* **Page excerpt**
It's good, getting your autumn started with some top-quality Les Mis!
A little over a week ago, me and two good friends of mine traveled to Jönköping, Sweden to see the opening night of Smålands Musik & Teater and Kulturhuset Spira's new production of Les Misérables. Apart from the leading actors, this production (directed by James Grieve) is essentially identical to Wermland Opera's 2016 production I saw twice last year. So if you want to read my general opinions, check out my first and second 2016 reviews. In them, I talk about the direction and the visuals, no need to repeat that here.
Instead, a couple of impressions about my favourite performances.
I already wrote about this a while ago: my number one reason to see this show, and the reason I convinced my friends to come with me, was that the leading role of Jean Valjean is played by Alexander Lycke. From 2010 to 2012, he played the same role in Åbo Svenska Teater here in Finland. I loved that production with all my heart, so of course I had to travel to see this one too.
This is just so special to me. The relationship in between me and Les Mis, if you can use that word to describe the bond in between a musical and a person, goes deeper than me just being a fan of the show. After seeing it live 30+ times, it still hits me harder than any other musical. The ÅST production is especially important to me since it marks something of a turning point in my life. So you can imagine how exciting it was seeing Lycke in the role again!

* **Task description**
Copy the passage of the Les Misérables review above from "A little over" up to and including "my favourite performances.".

(Extracted data entries)
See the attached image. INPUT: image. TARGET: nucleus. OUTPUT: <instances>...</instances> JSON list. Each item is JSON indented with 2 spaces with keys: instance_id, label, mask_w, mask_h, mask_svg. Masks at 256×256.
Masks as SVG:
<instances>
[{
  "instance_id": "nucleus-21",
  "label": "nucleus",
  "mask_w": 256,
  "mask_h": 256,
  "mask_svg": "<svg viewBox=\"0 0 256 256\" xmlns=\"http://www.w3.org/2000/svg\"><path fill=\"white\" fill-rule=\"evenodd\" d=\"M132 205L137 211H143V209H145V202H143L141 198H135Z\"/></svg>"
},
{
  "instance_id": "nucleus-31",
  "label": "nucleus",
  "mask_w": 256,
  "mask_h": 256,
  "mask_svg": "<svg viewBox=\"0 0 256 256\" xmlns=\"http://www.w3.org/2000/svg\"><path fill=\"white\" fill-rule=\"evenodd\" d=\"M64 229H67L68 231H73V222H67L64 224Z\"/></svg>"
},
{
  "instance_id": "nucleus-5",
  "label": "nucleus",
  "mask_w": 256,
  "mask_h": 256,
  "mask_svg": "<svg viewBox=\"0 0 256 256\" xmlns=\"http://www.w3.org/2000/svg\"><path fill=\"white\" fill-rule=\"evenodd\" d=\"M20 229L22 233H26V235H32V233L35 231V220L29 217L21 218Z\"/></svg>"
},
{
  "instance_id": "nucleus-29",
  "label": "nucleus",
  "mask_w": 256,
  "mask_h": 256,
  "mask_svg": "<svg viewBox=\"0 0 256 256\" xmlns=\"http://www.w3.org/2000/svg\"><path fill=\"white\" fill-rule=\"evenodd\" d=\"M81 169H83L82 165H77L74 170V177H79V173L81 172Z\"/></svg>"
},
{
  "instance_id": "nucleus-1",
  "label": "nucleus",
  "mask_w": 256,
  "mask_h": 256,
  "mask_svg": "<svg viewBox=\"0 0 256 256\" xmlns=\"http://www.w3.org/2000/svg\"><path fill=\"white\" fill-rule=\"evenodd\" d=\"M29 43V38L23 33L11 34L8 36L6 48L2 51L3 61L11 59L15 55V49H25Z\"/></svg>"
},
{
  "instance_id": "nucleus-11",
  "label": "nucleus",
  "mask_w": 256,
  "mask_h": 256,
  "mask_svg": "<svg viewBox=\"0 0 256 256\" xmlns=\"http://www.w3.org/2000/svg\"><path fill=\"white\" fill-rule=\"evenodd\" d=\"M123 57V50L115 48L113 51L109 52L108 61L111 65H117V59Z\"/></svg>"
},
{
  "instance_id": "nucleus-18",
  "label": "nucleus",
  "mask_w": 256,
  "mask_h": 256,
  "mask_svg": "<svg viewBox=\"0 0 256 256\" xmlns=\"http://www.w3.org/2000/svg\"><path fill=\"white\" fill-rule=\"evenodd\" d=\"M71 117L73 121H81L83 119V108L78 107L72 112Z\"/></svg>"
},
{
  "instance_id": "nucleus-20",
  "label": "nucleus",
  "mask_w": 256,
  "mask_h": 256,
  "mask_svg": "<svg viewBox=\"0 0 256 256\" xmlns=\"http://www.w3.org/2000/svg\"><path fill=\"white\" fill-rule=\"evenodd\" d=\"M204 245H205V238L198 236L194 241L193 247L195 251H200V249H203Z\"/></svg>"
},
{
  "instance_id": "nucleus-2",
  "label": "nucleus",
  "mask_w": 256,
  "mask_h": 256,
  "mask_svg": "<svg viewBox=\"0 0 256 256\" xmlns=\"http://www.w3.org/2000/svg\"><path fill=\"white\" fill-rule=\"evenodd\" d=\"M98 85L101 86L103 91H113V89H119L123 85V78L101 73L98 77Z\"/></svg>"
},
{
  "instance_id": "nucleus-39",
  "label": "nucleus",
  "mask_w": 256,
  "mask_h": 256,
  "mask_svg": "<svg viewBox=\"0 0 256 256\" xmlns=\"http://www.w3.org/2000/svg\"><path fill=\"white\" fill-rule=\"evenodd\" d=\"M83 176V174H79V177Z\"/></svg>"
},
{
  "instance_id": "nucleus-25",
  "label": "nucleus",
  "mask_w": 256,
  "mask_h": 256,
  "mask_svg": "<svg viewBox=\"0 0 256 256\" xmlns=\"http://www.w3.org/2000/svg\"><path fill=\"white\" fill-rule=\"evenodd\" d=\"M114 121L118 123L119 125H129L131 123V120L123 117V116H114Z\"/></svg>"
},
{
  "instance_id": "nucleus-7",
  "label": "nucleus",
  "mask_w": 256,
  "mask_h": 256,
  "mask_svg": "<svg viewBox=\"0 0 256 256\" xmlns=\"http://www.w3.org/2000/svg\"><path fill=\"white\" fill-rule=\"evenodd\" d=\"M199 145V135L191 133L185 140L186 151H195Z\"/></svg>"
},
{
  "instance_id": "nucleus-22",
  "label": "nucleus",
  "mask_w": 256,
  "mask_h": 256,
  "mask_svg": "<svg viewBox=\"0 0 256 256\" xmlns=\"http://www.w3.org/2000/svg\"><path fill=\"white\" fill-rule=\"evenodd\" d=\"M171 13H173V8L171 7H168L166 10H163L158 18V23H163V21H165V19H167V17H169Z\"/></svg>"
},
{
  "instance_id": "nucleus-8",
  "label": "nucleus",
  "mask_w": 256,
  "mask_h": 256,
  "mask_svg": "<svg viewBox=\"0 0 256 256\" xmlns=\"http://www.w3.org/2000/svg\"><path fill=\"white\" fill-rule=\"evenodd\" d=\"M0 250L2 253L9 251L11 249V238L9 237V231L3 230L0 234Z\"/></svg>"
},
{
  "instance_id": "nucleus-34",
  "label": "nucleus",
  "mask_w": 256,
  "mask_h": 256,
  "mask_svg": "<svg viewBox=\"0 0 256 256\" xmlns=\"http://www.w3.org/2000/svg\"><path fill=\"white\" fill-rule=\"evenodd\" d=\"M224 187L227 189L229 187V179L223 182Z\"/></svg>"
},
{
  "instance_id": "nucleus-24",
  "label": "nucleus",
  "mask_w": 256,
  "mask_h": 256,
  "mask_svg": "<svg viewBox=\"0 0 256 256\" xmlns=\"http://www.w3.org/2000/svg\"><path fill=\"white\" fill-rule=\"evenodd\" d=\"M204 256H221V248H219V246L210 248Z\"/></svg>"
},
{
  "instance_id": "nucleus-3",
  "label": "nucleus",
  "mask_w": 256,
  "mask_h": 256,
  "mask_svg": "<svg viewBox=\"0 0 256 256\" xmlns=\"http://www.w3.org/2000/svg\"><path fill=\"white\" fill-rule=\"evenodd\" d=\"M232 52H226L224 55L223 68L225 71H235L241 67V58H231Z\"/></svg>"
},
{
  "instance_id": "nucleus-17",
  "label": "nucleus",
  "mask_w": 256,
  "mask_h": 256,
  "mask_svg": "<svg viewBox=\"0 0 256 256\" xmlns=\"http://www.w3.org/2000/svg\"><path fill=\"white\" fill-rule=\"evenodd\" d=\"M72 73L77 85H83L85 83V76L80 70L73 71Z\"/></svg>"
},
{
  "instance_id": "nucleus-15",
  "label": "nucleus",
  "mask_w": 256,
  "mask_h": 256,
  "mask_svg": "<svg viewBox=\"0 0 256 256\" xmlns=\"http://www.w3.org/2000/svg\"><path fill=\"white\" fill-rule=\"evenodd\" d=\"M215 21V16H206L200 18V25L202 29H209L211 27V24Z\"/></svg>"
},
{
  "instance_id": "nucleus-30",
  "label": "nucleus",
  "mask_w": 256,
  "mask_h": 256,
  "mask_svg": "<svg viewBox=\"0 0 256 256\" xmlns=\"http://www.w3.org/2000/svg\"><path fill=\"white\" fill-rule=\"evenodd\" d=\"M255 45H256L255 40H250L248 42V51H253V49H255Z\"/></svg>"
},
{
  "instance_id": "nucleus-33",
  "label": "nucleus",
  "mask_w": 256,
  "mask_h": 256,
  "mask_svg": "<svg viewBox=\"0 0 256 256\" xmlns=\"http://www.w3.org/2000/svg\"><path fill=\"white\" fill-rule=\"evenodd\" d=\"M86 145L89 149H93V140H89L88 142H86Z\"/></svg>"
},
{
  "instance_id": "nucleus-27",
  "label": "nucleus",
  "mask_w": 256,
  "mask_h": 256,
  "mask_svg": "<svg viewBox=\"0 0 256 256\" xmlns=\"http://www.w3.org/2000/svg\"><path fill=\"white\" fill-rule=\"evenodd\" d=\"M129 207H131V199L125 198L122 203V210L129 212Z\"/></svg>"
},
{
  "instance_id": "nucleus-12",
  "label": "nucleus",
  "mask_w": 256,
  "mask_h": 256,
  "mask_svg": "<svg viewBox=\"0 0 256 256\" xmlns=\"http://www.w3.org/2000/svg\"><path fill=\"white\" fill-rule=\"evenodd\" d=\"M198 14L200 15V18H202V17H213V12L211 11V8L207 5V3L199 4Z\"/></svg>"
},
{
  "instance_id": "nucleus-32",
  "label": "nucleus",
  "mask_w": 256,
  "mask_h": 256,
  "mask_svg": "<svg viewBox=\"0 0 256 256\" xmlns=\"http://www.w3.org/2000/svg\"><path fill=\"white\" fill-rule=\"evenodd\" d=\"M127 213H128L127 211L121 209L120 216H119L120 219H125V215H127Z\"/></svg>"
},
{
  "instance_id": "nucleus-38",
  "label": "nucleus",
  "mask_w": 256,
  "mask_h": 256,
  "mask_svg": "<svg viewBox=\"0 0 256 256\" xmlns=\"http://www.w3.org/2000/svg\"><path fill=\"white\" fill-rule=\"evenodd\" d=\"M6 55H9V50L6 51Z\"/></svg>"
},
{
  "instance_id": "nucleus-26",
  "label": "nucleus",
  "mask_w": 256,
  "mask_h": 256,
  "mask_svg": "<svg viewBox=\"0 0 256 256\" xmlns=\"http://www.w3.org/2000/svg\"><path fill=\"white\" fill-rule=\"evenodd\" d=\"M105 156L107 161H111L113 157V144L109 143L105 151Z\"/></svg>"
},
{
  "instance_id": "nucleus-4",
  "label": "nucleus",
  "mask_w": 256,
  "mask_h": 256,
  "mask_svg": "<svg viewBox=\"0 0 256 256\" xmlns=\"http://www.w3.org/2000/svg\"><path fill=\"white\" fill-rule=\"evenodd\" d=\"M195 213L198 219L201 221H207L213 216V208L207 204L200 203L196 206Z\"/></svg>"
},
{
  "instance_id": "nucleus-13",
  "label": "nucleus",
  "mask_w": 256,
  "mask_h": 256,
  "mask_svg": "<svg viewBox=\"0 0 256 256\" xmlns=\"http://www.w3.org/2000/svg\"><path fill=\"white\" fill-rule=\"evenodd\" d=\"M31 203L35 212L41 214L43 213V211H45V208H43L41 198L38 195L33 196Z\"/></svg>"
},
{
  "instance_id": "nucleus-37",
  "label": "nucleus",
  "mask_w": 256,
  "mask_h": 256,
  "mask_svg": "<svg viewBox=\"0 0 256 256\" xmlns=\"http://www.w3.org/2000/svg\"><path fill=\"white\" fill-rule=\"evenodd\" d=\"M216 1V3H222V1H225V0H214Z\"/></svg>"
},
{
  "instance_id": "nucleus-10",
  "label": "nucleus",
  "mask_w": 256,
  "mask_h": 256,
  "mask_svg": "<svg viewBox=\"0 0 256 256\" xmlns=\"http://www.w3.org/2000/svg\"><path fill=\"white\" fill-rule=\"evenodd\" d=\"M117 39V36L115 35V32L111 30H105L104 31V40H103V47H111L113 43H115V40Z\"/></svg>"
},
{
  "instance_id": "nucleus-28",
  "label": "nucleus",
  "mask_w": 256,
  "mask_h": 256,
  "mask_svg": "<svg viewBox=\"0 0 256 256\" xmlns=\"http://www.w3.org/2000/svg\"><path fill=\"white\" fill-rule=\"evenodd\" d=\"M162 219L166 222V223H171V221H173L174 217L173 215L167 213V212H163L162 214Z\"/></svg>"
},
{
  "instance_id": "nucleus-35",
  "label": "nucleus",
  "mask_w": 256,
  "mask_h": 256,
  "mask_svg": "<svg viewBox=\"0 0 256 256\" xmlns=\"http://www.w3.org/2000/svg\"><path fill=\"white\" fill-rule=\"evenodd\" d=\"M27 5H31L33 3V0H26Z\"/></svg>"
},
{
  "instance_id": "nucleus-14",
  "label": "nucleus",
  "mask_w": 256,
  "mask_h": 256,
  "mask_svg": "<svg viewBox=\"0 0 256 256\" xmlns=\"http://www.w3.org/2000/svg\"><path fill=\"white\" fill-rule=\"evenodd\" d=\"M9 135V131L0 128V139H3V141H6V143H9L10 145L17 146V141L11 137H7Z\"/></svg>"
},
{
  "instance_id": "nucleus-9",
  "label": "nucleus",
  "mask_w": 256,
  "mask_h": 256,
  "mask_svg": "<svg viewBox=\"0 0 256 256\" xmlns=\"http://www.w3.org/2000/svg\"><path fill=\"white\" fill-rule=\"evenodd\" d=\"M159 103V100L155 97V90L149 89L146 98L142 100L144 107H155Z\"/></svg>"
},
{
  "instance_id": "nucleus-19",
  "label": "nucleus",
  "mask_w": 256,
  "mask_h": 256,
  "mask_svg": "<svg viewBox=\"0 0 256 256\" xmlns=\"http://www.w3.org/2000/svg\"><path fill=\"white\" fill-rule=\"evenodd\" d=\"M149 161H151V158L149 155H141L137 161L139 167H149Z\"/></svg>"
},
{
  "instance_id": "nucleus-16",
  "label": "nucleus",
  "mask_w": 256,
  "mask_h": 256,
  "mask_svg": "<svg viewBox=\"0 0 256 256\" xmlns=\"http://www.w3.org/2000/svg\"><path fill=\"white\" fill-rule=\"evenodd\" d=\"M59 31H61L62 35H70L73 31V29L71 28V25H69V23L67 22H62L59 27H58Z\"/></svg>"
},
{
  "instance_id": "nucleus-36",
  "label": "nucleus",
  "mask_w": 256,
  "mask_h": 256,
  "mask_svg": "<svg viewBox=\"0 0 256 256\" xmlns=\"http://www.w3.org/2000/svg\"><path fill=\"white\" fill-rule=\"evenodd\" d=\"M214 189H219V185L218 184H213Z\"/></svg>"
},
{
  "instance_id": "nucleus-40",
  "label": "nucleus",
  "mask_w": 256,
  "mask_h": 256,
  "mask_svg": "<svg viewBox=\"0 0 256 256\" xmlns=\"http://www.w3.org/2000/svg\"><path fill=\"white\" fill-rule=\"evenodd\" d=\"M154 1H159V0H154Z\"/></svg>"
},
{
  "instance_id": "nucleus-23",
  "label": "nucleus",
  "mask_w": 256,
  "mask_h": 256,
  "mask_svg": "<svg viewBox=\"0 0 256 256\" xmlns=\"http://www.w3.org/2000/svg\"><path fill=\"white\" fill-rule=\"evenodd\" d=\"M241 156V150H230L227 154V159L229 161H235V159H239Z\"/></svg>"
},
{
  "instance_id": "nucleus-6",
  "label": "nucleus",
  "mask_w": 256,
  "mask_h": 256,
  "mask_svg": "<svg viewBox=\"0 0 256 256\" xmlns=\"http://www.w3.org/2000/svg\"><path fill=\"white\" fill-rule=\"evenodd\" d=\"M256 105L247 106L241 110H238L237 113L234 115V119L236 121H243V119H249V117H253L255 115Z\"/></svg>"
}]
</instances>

* **Response below**
A little over a week ago, me and two good friends of mine traveled to Jönköping, Sweden to see the opening night of Smålands Musik & Teater and Kulturhuset Spira's new production of Les Misérables. Apart from the leading actors, this production (directed by James Grieve) is essentially identical to Wermland Opera's 2016 production I saw twice last year. So if you want to read my general opinions, check out my first and second 2016 reviews. In them, I talk about the direction and the visuals, no need to repeat that here.
Instead, a couple of impressions about my favourite performances.